Of those who had completed studies in the four biggest fields of education – IT, engineering, health, and management and commerce – 26% were working in their field.
Chew, who is also a principal of business management consultancy, said it was likely many of those in low-skilled jobs were working in the same role as when they were studying.
Speaking with The PIE News, however, he said caution should be taken when determining whether a graduate’s area of employment was a successful outcome for them.
“Field of study is important, but it’s very hard to measure. If you’re a business graduate or an arts and humanities graduate, what’s a relevant field for you?” he asked.
“You could end up in healthcare; you could end up in an engineering firm.”
Similarly, Chew noted the 26% not currently employed also included 12% listed as not in the labour force, which suggested that some may use the visa to prolong their in Australia for non-work related purposes.
“If you’ve got the means to dedicate yourself to study during your university years, it’s not inconceivable that once you graduate, you might take a bit of a break or a gap year or try to do something different,” he said.

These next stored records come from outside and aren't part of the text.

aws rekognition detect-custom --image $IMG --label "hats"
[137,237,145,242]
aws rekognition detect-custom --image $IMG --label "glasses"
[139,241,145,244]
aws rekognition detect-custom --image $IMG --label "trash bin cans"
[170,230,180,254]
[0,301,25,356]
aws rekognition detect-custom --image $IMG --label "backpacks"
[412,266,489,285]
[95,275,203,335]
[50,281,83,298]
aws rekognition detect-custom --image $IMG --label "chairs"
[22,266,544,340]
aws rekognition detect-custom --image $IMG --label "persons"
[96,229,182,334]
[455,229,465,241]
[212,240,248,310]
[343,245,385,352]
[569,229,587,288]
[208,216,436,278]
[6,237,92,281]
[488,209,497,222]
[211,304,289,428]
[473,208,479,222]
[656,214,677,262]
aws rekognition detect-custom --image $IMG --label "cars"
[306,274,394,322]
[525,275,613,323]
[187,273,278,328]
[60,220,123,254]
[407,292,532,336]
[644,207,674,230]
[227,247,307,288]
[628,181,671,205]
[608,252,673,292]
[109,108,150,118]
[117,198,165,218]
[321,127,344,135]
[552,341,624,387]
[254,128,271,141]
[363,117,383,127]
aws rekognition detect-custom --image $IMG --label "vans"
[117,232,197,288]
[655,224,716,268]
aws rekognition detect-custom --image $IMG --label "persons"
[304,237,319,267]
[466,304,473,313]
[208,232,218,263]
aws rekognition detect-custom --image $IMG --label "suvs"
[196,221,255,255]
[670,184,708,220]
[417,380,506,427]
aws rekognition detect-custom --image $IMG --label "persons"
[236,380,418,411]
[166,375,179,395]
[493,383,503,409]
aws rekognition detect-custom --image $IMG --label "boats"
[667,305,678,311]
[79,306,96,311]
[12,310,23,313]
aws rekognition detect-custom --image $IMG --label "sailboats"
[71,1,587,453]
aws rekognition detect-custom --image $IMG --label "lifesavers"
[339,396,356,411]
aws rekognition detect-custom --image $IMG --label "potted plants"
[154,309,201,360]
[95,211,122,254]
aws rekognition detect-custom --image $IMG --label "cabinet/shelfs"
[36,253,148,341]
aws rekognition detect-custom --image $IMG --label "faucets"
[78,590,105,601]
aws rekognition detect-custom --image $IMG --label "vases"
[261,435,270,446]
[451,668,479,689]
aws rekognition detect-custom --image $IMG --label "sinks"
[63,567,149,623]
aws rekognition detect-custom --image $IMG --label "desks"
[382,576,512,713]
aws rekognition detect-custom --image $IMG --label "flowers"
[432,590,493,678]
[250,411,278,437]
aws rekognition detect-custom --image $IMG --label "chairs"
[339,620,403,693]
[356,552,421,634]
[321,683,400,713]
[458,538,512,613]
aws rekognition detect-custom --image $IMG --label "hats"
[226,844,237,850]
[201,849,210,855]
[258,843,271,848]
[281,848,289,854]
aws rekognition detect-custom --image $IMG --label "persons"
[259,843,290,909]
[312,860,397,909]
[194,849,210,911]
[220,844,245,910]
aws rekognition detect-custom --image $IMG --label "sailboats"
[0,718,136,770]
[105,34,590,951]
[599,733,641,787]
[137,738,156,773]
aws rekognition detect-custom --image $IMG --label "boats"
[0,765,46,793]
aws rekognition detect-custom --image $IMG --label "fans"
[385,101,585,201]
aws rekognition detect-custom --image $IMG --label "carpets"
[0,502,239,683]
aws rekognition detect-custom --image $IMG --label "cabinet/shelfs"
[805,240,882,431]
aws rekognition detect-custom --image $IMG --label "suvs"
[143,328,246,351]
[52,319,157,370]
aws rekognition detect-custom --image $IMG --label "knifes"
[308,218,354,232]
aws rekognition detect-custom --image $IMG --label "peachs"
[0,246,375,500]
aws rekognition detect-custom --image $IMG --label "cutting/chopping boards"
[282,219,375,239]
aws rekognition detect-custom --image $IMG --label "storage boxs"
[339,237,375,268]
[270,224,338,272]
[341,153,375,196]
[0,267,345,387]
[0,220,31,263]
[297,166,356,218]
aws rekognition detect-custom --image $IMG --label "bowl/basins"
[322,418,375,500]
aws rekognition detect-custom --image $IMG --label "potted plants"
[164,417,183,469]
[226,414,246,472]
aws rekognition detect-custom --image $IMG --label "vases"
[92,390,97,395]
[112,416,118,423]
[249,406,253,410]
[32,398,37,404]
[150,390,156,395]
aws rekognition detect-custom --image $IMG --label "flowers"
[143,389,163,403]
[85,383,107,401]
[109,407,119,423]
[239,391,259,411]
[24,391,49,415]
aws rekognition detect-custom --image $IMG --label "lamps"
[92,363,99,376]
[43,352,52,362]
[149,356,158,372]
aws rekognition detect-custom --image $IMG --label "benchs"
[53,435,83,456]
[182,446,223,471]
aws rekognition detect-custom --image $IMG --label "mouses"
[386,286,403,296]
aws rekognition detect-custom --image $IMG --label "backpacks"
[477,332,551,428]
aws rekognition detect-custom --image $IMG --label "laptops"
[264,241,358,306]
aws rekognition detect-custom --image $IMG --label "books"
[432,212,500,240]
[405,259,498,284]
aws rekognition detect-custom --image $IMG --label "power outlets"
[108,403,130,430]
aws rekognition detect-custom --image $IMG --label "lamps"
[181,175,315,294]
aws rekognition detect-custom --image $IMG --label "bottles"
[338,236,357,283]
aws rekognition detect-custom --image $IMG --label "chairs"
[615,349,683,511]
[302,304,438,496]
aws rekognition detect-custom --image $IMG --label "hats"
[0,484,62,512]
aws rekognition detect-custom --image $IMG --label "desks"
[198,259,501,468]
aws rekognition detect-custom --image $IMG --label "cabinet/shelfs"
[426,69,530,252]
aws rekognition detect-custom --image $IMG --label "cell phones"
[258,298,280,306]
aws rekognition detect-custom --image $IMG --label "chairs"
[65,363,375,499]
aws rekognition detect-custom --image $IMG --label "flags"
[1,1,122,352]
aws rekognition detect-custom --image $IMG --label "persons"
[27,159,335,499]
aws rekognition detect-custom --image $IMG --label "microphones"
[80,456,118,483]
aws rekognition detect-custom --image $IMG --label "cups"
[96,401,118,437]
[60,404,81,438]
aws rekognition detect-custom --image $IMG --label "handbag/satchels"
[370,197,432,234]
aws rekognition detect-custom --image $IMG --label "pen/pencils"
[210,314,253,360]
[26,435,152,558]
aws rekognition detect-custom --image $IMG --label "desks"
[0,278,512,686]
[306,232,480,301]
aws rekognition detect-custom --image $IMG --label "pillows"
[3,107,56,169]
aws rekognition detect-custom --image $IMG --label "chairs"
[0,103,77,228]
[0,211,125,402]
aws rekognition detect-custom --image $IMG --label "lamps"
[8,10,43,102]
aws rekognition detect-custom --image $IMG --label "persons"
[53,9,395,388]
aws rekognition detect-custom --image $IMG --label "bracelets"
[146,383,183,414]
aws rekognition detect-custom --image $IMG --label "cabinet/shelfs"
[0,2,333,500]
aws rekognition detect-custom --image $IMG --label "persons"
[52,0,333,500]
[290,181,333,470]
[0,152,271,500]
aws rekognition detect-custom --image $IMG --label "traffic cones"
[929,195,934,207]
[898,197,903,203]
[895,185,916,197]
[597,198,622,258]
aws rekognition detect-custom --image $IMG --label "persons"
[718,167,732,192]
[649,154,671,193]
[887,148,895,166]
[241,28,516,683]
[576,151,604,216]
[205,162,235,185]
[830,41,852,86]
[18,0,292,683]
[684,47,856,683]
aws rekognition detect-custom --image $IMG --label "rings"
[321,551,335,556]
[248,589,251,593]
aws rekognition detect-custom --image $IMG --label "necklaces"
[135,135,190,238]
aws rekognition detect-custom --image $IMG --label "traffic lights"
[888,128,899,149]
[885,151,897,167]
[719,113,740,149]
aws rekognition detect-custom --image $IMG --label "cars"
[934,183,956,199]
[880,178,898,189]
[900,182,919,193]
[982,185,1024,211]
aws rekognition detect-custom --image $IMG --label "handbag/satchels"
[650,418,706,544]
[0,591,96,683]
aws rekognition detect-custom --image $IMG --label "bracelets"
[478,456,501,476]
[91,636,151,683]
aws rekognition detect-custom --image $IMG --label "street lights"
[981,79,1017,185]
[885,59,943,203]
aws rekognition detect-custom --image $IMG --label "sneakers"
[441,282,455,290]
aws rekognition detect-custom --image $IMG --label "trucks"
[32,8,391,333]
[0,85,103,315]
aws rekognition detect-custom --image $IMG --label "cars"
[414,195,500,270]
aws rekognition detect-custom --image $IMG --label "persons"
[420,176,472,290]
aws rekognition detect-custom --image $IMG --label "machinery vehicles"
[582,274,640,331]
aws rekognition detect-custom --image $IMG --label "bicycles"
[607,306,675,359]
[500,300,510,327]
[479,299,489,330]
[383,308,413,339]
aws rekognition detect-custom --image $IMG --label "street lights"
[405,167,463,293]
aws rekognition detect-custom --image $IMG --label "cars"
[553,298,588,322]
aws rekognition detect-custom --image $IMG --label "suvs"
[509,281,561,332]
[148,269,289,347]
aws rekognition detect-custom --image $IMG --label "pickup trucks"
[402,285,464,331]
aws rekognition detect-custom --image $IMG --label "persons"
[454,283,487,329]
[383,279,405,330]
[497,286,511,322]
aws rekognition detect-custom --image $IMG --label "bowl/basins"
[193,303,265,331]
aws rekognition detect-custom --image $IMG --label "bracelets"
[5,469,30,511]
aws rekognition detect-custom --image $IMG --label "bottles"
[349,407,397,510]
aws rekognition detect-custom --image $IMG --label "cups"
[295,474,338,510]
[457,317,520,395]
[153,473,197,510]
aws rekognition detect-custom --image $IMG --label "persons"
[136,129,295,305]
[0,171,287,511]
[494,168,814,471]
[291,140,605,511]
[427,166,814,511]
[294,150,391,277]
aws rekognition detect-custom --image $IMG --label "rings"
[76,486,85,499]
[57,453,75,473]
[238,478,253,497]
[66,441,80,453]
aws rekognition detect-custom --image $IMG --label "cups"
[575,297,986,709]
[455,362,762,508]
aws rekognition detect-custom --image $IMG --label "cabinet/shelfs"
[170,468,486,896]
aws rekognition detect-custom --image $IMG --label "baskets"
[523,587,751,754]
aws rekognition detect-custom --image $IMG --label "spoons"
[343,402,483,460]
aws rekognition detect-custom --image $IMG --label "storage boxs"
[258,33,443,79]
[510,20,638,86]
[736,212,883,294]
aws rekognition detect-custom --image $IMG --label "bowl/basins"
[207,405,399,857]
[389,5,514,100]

“There really is a category of student for whom the PSW visa is serving a different purpose.”
While the report provided alternative reasons behind outcomes for 485 visa holders, it concluded the mismatch between the type of employment found and a graduate’s skill level and discipline meant Australia was not benefiting from the full productivity and benefits of its international cohort.
“Australia’s post-study work rights scheme could develop a reputation as an opportunity primarily for pragmatic income generation,” the report said.
“Field of study is important, but it’s very hard to measure”
“This could have foreseeable, significant adverse consequences for Australia in terms of its reputation as a study destination, and in the eventual mix of students that are drawn to study here.”
IEAA chief executive Phil Honeywood said the findings of the report showed it was now time to reconsider the current PSW settings.
“It’s… time for a formal evaluation of the temporary graduate visa program against its stated policy objectives,” he said.
“Graduates with a bachelor or master’s degree by coursework are only eligible for a two-year work visa. Is this really enough time to gain meaningful, course-related experience in the Australian workplace?”
The report comes after another study of PSW released by Deakin University and authored by Ly Tran, Mark Rahimi and George Tan, which found similar rates of full-time and part-time employment among 485 visa holders.